Au Gabon, le milieu d’année budgétaire est un temps fort en matière de marchés publics. C’est pourquoi cette année Ubifrance a choisi de publier une fiche répertoriant une bonne dizaine d’appels d’offres et d’appels à manifestation d’intérêt.
Si le ministère de la Défense nationale occupe une place de choix – avec des projets de réhabilitation de bâtiments, d’achat d’un groupe thermique, de mobiliers et d’ameublement de bureaux, de véhicules automobiles et de bus – en revanche, l’Agence nationale des grands travaux (ANGT), que l’on annonçait encore il y a quelques mois comme incontournable, déshabillant au passage certains grands ministères au grand dam de la Banque mondiale, n’est citée par Ubifrance comme point de contact que pour les projets d’aménagement de la route de Glass et du bord de mer à Port Môle à Libreville.
Port Môle, le « joyau » du quinquennat d’Ali Bongo
En l’occurrence, il s’agit de transformer Port Môle en une presqu’île artificielle, « une réalisation symbolique, le joyau du quinquennat du président Ali Bongo », explique un fin connaisseur du projet, qui a fait l’objet en juin dernier, en marge de la deuxième édition du New York Forum Africa (NYFA), d’un contrat de 120 millions de dollars avec l’entrepreneur China Harbour Engeneering.
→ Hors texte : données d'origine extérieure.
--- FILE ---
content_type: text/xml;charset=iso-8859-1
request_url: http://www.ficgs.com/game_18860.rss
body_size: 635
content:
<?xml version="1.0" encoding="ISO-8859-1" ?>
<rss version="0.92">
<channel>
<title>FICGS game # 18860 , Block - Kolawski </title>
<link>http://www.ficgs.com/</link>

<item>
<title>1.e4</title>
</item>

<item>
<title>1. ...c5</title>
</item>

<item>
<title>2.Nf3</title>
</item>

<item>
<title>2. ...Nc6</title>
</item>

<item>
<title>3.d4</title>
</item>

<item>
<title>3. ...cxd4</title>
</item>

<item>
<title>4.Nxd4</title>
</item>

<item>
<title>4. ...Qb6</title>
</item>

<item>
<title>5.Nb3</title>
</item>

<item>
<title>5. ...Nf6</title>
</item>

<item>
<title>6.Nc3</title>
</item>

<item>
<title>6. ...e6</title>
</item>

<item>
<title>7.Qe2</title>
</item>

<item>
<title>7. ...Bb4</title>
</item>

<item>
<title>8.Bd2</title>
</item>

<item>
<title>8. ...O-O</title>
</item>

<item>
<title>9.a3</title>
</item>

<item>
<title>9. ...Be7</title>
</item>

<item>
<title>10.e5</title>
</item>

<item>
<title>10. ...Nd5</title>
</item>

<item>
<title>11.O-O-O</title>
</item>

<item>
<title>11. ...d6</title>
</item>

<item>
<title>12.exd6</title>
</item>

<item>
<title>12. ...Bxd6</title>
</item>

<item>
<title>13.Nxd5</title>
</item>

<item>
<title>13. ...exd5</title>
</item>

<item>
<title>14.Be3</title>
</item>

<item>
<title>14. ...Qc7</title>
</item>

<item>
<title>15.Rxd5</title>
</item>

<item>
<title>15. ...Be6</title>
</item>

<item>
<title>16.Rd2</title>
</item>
Quelque 450 millions de dollars sont prévus ainsi pour construire sur 45 hectares un centre de conférences d’une capacité de 7 500 à 10 000 places, un musée, des commerces, des hôtels, des bureaux, etc. Après sa rénovation, Port Môle pourrait encore recevoir des navires en provenance d’autres pays de la côte Atlantique, notamment du Cameroun.
Constituée en majorité d’employés détachés par Bechtel, première compagnie américaine de travaux publics, l’ANGT a pour objectif « la mise en valeur du Gabon émergent », un plan stratégique de développement s’intégrant dans la Vision du président de la République à l’horizon 2025, expliquait Christian Abrahamsen, directeur de Secteurs de l’agence, dans le Guide Business Gabon publié par Le Moci en mars.
D’autres acteurs institutionnels sont cités dans la fiche, comme le Service d’assainissement des eaux usées ou le Conseil national de l’eau et de l’électricité. « Dans les faits, les ministères et les municipalités conservent la haute main sur l’eau et l’électricité. L’ANGT est le maître d’ouvrage pour les grands travaux », précise un opérateur économique sur place, qui ajoute qu’au Gabon « rien n’est cartésien ».
Tout récemment, l’ANGT vient d’être désignée comme consultant en matière de conception pour les réhabilitations futures du Transgabonais. Mais c’est la Setrag (Société d’exploitation du Transgabonais) qui est jusqu’à présent chargée de la réhabilitation de l’ouvrage dont elle est le concessionnaire.
Apporter des solutions financières
Le volet financier des marchés ne doit pas être négligé. « La Chine a très bien compris qu’il fallait proposer des solutions. Les Espagnols avancent aussi très vite alors que les Français ont pris du retard », met en garde Dominique Grancher (notre photo), conseiller économique à Libreville. Apporter des financements est d’autant plus important, insiste-t-il, que « si les bailleurs de fonds sont ouverts, comme le montre la série d’opportunités que nous présentons dans la fiche, c’est l’État gabonais qui finance en priorité ».
Or, le Gabon a essuyé un échec quand il a voulu lever en juillet 240 milliards de francs CFA (366 millions d’euros) sous forme d’obligations à trois ans sur le marché de la Communauté économique et monétaire d’Afrique centrale (Cemac), pour compléter ses ressources budgétaires dévolues aux investissements. Seuls 36 % de ce montant ont été couverts, ce qui va peser sur le budget jusqu’à la fin de l’année.
En revanche, le gouvernement peut se féliciter des derniers forages d’exploration pétrolière en eau profonde, puisque l’opérateur du champ de Diaba, le français Total, a annoncé il y a quelques jours, avec le puits Diaman-1B, « une accumulation de gaz à condensats imprégnée sur une hauteur utile de 50 mètres ». Première source de revenus du pays, le pétrole alimente le budget à plus de 60 %. Mais les ressources futures ne sont pas assurées. C’est pourquoi l’offshore très profond (5 585 mètres dans le cas de Diaman-1B) est aujourd’hui considéré comme l’avenir du pétrole dans ce pays d’Afrique centrale.